<<<<

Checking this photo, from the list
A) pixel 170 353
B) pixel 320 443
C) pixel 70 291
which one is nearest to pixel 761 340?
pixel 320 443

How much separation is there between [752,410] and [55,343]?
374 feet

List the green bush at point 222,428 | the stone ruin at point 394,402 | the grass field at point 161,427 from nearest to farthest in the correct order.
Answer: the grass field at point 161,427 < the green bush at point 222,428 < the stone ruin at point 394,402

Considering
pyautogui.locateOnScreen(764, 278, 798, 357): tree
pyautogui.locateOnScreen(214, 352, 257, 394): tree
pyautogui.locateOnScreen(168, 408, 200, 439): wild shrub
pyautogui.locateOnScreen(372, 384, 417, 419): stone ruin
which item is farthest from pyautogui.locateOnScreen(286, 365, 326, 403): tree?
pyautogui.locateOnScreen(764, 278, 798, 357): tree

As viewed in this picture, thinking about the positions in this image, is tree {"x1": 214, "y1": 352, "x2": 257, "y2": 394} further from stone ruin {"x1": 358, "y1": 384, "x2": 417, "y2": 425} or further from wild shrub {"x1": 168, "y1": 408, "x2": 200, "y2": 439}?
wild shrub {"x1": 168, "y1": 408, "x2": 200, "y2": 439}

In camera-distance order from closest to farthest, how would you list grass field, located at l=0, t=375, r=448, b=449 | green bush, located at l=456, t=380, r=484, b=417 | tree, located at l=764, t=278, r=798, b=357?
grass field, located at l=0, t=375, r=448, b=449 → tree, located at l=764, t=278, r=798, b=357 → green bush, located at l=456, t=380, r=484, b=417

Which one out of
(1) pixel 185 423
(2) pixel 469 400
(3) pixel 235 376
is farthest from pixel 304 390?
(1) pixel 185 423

>>>>

ÉNONCÉ DE L'EXERCICE: Recopiez les lignes commençant à celle qui contient "List the green" et se terminant à celle qui contient "Answer: the grass", en substituant "closest" à "nearest" et en laissant tout le reste inchangé.

RÉPONSE À L'ÉNONCÉ:
List the green bush at point 222,428 | the stone ruin at point 394,402 | the grass field at point 161,427 from closest to farthest in the correct order.
Answer: the grass field at point 161,427 < the green bush at point 222,428 < the stone ruin at point 394,402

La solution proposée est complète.